EXERCISE BRIEF:
Rewrite the data below as a Markdown table with the columns "Row" and "Text", putting a row number in the first column and each line in the second, and omitting blank lines. Begin at the first line of the data and stop after the line that contains "4. point 473,259".
** Begin DATASET EXCERPTS **
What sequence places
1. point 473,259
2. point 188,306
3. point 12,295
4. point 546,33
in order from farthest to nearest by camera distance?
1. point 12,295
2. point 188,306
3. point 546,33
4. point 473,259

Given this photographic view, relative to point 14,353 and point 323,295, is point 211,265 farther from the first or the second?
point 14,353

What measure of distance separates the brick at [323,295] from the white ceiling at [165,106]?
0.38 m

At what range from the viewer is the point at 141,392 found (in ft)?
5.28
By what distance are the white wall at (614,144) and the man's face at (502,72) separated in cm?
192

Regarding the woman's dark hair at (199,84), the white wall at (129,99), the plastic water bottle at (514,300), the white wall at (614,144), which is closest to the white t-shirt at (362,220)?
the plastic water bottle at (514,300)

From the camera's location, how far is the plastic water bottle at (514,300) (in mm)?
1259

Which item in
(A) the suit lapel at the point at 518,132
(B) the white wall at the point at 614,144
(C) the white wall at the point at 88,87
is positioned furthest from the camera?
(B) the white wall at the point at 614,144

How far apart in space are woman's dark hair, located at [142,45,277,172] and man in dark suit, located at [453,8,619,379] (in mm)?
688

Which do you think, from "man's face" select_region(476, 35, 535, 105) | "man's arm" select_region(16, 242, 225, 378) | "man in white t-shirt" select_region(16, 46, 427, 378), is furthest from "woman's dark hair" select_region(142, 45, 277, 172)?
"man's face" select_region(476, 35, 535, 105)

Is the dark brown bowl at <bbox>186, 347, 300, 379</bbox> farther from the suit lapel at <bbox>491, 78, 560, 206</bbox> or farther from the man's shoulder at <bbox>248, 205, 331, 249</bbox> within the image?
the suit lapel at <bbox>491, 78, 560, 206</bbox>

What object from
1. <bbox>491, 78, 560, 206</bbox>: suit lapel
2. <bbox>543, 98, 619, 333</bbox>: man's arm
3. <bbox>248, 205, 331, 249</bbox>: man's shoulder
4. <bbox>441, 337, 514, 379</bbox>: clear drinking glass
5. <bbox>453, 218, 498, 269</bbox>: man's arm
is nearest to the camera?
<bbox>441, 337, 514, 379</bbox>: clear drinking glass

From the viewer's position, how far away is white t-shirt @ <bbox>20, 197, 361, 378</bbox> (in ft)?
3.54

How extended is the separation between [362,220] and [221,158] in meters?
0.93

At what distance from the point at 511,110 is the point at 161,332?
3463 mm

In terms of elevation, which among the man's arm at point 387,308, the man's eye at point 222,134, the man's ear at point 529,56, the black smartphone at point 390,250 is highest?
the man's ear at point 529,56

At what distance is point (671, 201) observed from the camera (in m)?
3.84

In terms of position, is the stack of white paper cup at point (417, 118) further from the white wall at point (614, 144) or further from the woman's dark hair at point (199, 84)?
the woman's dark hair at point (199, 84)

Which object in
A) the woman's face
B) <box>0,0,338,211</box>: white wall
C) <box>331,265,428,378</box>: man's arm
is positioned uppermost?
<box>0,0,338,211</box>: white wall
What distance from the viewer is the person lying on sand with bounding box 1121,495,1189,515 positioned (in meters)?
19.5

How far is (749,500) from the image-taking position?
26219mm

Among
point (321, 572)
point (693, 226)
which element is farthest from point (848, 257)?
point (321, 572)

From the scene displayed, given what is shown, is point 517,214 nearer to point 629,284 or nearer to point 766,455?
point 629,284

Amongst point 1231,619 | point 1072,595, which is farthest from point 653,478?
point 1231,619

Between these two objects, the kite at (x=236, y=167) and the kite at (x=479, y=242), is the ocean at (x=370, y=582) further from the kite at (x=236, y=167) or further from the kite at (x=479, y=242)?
** End DATASET EXCERPTS **
SOLUTION TO THIS TASK:
| Row | Text |
|---|---|
| 1 | What sequence places |
| 2 | 1. point 473,259 |
| 3 | 2. point 188,306 |
| 4 | 3. point 12,295 |
| 5 | 4. point 546,33 |
| 6 | in order from farthest to nearest by camera distance? |
| 7 | 1. point 12,295 |
| 8 | 2. point 188,306 |
| 9 | 3. point 546,33 |
| 10 | 4. point 473,259 |